Department of Electrical Engineering, Universidad de Concepción, Concepción 4070386, Chile.
Sensors (Basel). 2021 Apr 9;21(8):2637. doi: 10.3390/s21082637.
Convolutional neural networks (CNN) have been extensively employed for image classification due to their high accuracy. However, inference is a computationally-intensive process that often requires hardware acceleration to operate in real time. For mobile devices, the power consumption of graphics processors (GPUs) is frequently prohibitive, and field-programmable gate arrays (FPGA) become a solution to perform inference at high speed. Although previous works have implemented CNN inference on FPGAs, their high utilization of on-chip memory and arithmetic resources complicate their application on resource-constrained edge devices. In this paper, we present a scalable, low power, low resource-utilization accelerator architecture for inference on the MobileNet V2 CNN. The architecture uses a heterogeneous system with an embedded processor as the main controller, external memory to store network data, and dedicated hardware implemented on reconfigurable logic with a scalable number of processing elements (PE). Implemented on a XCZU7EV FPGA running at 200 MHz and using four PEs, the accelerator infers with 87% top-5 accuracy and processes an image of 224×224 pixels in 220 ms. It consumes 7.35 W of power and uses less than 30% of the logic and arithmetic resources used by other MobileNet FPGA accelerators.

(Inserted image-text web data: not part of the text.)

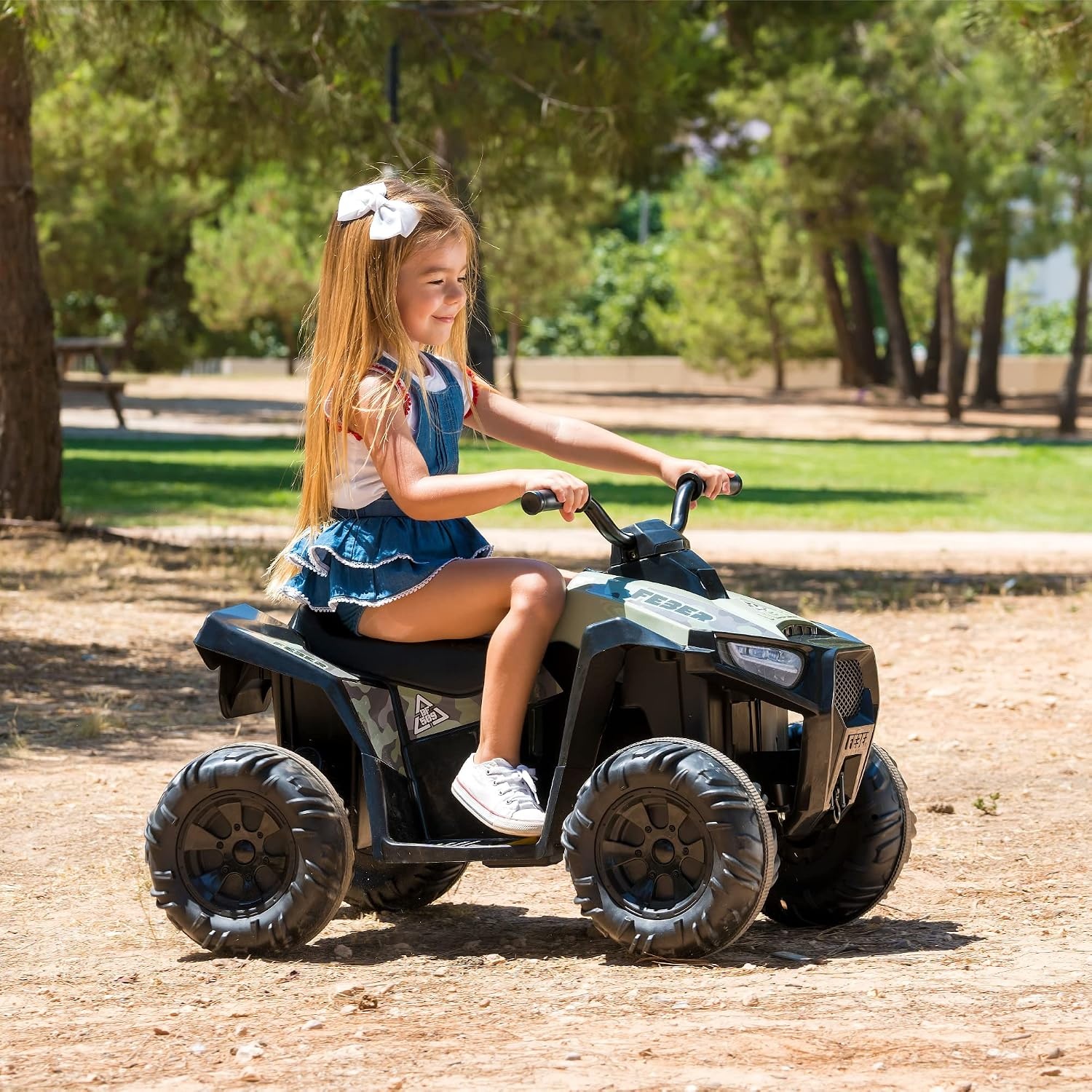 Quad électrique pour enfants 12V tout-terrain - Jusqu'à 35% de réduction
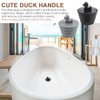 Bathtub Stopper, 2Pcs Silicone Tub Drain Plug with Cute Duck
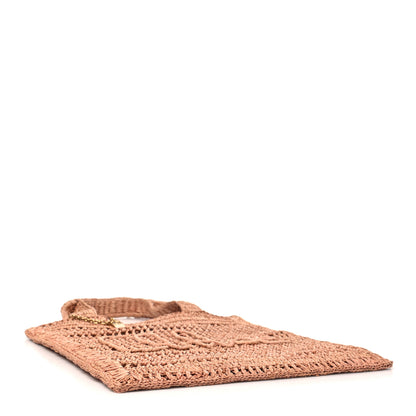Chloe Raffia Summer Banana Tote Summery Beige 4 of 10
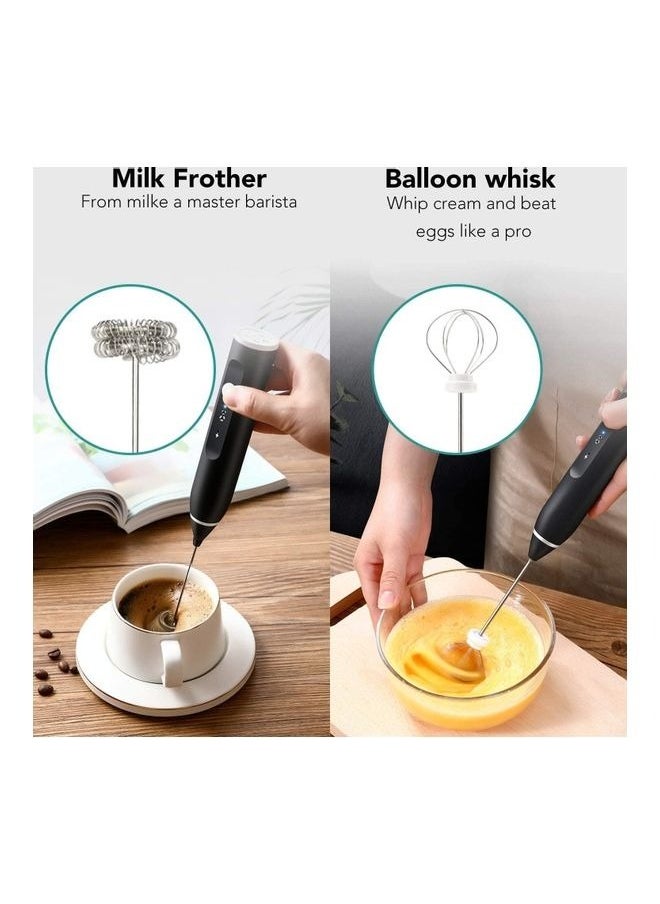 Generic 3-Piece Electric Milk Frother And Whisk Set Multicolour  - Image 4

卷积神经网络(CNN)由于其高精度而被广泛用于图像分类。然而,推理是一个计算密集型的过程,通常需要硬件加速才能实时运行。对于移动设备,图形处理器(GPU)的功耗常常是不可接受的,而现场可编程门阵列(FPGA)成为了在高速下进行推理的解决方案。尽管之前的工作已经在 FPGA 上实现了 CNN 推理,但它们对片上内存和算术资源的高度利用使得它们在资源受限的边缘设备上的应用变得复杂。在本文中,我们提出了一种可扩展的、低功耗、低资源利用率的加速器架构,用于在 MobileNet V2 CNN 上进行推理。该架构采用了一种异构系统,其中嵌入式处理器作为主控制器,外部存储器用于存储网络数据,专用硬件则在可重构逻辑上实现,具有可扩展的处理元件(PE)数量。该架构在运行频率为 200 MHz 的 XCZU7EV FPGA 上实现,使用四个 PE,推断准确率达到 87%,TOP-5,处理 224×224 像素的图像需要 220 毫秒。它消耗 7.35 W 的功率,并且使用的逻辑和算术资源不到其他 MobileNet FPGA 加速器的 30%。